Entretien paru dans SPIRIT, février 2006
Propos recueillis par Pégase Yltar
« Matthieu Boisset ou le luxe de la pauvreté »
Le bordelais Matthieu Boisset, ex-jeune homme en colère aujourd’hui à peine assagi, revient à la mise en scène et à sa Compagnie Dies irae pour créer Médée-concert. Ou la rencontre entre le verbe de Sénèque et l’énergie rock de Janis Joplin.
Pourquoi revenir avec Sénèque ?
Peut-être parce que je suis un peu obsessionnel. Après » Senex Blues « , ma première création, il y a plus de 10 ans, j’ai monté des Elisabéthains, comme Marlowe, qui viennent directement de ce théâtre. Je cherche une manière d’aborder le tragique aujourd’hui. Les thèmes me fascinent toujours : l’amour, la virulence, la vengeance, la violence… Médée, femme, étrangère, exilée et trahie, veut aussi s’affranchir de la société des hommes et des dieux. Médée l’infanticide est considérée comme un monstre. Mais est-ce qu’il n’y a pas là acte de liberté ?
Comment avez-vous adapté le texte ?
J’ai travaillé avec Michel Boisset, mon père, professeur de lettres classiques. On a voulu retrouver la précision de la langue latine : c’est un texte fait pour être adressé. Sénèque crée un théâtre sanguin, plus direct, plus spectaculaire que celui des Grecs. On s’est parfois éloigné de la lettre classique, mais au fond, on s’est rapproché de l’esprit. C’est une langue du spasme, percussive, organique, qui s’accorde avec le souffle de l’acteur.
Quelle est la forme de ce nouveau spectacle ?

_____

Consigne -> Poursuivez l'entretien avec Matthieu Boisset sur Médée-concert en reprenant juste après sa dernière phrase.

_____

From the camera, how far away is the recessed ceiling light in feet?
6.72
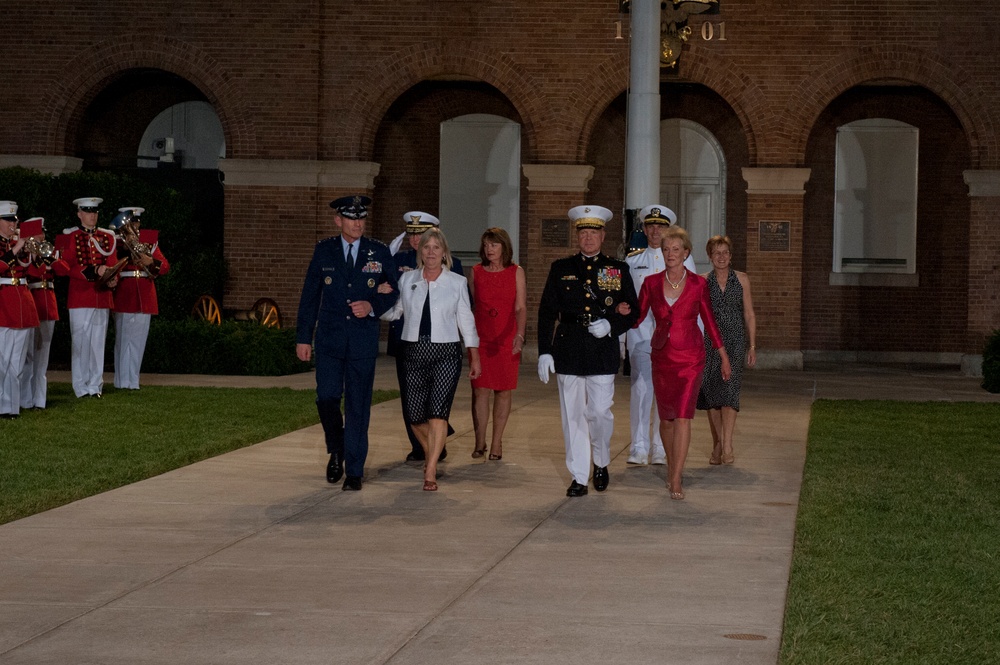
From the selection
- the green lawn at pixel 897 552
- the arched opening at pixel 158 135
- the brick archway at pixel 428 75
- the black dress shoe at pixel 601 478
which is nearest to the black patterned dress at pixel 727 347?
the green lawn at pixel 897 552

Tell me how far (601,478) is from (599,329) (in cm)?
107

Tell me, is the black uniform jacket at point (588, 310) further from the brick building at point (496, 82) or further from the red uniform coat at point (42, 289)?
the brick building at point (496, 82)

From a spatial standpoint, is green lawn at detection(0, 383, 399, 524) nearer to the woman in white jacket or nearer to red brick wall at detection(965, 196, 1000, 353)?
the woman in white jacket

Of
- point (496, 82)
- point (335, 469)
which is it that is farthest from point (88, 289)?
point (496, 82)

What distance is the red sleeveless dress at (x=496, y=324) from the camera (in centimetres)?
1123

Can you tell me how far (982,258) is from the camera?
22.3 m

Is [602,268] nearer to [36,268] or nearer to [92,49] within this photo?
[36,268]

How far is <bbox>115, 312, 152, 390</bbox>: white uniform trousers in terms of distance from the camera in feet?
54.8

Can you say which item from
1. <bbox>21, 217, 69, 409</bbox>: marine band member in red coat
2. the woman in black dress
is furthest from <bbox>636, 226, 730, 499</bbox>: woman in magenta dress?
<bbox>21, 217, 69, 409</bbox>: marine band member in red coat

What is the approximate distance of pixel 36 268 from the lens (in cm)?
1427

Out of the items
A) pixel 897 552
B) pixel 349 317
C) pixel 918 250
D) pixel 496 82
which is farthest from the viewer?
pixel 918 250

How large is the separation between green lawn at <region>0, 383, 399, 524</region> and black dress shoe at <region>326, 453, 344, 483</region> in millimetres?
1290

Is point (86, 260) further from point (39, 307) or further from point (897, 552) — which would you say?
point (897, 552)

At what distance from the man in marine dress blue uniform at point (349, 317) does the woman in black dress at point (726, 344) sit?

_____

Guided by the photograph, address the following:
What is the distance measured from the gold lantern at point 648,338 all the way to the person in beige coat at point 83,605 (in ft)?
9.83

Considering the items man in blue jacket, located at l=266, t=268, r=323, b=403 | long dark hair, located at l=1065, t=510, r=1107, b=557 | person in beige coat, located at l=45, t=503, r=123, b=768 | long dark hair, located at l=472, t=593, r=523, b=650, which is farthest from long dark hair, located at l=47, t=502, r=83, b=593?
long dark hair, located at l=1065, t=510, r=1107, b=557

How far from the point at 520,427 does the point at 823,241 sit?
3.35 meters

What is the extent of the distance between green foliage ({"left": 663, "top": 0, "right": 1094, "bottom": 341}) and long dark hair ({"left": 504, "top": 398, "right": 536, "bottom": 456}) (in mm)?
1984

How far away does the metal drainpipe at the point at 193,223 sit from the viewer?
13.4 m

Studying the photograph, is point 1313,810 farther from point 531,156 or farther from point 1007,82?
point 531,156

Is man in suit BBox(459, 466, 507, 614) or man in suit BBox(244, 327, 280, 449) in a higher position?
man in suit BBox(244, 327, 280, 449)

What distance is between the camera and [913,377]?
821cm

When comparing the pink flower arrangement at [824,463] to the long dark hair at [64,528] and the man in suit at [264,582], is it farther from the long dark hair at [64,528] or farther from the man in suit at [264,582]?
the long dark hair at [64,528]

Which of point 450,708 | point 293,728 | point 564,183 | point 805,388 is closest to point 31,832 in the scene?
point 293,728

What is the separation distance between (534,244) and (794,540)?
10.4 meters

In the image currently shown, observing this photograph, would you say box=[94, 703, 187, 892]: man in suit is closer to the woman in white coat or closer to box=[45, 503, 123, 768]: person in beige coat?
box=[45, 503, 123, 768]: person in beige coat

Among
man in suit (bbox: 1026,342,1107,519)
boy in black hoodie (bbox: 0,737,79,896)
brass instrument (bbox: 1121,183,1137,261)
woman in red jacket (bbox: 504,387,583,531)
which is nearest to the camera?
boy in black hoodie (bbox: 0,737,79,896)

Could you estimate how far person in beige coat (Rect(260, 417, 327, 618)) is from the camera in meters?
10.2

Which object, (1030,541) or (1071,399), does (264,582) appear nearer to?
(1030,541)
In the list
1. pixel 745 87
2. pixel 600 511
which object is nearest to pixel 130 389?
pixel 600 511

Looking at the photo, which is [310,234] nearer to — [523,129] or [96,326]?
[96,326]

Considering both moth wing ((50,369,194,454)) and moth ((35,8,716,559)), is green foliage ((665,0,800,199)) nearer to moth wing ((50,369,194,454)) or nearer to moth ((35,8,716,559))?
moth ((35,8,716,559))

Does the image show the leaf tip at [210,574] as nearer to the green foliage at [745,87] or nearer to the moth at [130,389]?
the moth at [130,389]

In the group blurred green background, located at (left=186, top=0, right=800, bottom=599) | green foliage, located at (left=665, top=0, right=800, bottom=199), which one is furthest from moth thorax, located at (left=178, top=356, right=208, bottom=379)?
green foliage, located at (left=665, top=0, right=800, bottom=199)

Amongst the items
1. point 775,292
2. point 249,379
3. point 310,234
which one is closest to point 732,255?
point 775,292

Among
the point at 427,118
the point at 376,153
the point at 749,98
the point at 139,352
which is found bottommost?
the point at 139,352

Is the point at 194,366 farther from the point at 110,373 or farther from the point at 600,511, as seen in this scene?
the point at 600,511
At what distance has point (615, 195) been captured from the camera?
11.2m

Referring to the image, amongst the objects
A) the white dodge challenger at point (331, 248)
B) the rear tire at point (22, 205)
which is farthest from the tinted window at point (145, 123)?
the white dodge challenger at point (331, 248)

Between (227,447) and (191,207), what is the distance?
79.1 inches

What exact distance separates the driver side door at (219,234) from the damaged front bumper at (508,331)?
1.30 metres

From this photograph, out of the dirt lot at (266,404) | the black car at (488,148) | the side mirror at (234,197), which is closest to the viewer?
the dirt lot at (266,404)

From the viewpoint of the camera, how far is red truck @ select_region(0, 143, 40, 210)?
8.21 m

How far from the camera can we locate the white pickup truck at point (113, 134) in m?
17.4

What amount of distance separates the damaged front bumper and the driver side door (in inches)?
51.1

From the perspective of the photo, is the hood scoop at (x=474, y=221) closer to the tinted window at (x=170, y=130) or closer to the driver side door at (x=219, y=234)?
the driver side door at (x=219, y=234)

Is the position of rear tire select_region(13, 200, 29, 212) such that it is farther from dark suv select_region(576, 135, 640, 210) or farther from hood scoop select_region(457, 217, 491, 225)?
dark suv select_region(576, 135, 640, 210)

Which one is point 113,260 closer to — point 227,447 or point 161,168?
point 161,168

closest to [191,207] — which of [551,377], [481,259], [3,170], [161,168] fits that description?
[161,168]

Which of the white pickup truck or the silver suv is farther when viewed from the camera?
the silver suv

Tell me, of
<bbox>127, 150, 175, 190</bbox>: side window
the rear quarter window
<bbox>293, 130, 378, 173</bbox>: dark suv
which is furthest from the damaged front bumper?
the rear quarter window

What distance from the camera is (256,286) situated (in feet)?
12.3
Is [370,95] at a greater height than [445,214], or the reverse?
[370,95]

_____

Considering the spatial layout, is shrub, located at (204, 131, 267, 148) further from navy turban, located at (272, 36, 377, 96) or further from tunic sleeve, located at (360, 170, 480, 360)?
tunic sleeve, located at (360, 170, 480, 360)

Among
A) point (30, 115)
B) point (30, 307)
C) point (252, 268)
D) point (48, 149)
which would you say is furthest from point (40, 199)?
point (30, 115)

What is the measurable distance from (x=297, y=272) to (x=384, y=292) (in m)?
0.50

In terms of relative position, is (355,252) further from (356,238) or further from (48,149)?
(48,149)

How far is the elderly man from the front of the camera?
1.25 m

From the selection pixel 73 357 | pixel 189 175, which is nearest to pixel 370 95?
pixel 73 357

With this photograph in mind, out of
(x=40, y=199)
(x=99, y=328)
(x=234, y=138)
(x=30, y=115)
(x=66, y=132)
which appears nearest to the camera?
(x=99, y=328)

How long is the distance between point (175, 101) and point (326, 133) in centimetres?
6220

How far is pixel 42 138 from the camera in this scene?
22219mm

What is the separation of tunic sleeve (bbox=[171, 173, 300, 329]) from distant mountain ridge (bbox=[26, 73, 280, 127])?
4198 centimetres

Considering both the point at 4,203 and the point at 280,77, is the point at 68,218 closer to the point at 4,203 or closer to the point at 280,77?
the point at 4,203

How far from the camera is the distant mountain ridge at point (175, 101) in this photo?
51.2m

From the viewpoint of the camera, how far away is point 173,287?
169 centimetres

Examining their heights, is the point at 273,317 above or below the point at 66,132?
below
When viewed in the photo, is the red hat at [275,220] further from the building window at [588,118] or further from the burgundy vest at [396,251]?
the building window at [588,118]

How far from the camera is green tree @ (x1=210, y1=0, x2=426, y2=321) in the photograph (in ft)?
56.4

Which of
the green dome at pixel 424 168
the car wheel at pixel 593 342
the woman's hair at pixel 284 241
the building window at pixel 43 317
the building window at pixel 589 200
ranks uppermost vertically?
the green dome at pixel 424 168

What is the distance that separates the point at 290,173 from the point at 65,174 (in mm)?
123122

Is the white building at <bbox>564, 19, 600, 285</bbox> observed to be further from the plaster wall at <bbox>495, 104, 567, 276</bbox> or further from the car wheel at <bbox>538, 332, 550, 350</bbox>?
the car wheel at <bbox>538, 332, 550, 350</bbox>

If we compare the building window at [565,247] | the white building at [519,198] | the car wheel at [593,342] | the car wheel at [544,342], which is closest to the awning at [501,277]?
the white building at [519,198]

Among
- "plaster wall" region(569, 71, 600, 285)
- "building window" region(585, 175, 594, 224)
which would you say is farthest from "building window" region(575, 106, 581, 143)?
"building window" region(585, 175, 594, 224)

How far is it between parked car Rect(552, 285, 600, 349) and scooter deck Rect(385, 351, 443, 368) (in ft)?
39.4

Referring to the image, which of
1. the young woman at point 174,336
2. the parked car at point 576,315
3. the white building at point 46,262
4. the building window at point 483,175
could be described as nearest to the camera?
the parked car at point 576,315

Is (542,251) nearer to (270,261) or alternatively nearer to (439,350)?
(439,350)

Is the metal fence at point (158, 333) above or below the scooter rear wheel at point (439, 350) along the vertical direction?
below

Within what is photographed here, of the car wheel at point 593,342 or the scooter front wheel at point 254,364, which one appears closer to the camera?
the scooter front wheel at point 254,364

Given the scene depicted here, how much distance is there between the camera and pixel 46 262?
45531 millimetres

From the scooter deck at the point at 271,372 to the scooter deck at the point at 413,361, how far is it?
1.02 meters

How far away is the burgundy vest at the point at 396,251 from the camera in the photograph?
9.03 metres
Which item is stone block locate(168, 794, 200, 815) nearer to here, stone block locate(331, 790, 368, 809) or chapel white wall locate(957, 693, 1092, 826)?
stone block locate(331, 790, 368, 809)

_____

Réponse ci-dessous ->
Ça s’appelle » Médée-Concert » parce que c’est autant une pièce de théâtre qu’un concert. Ce n’est pas un opéra, ni du théâtre musical, mais une forme qui se cherche, qui circule entre concert, danse et action dramatique. Dans » Senex Blues » la musique était un accompagnement. Ici, elle est omniprésente. Le texte n’est pas chanté, mais scandé par trois acteurs. La scénographie se rapproche du concert. Mais il ne s’agit pas d’invoquer, ou de singer la magie du rock’n’roll : on raconte une histoire.
Quelle musique sur scène ?
On est parti sur des musiques qui nous parlent. Pour Médée, on a pensé à Janis Joplin, à ce personnage entre désespoir et puissance. Et aussi à l’énergie de Lou Reed, Patti Smith, Jinsu, The White Strippes. On a travaillé sur la dépense, l’engagement rock. Sur scène, le musicien, Benjamin Ducrocq joue de la batterie et travaille avec des nappes, des samples et quelques sons électros.
Vous n’avez pas signé de mise en scène depuis » Trafic » en 1999. Pourquoi avoir arrêté ?
Parce que j’en avais marre de chercher du pognon. C’est une très mauvaise raison, mais c’est la plus sincère que je peux avancer. J’ai eu envie d’aller voir ailleurs, de travailler avec des gens, ce que j’ai fait avec Jean-Luc Terrade. J’ai été son assistant, j’ai fait un peu de tout, je suis redevenu comédien dans quelques spectacles qui ont bien tourné. Ça a été une période finalement très riche.
Pourquoi reprendre ?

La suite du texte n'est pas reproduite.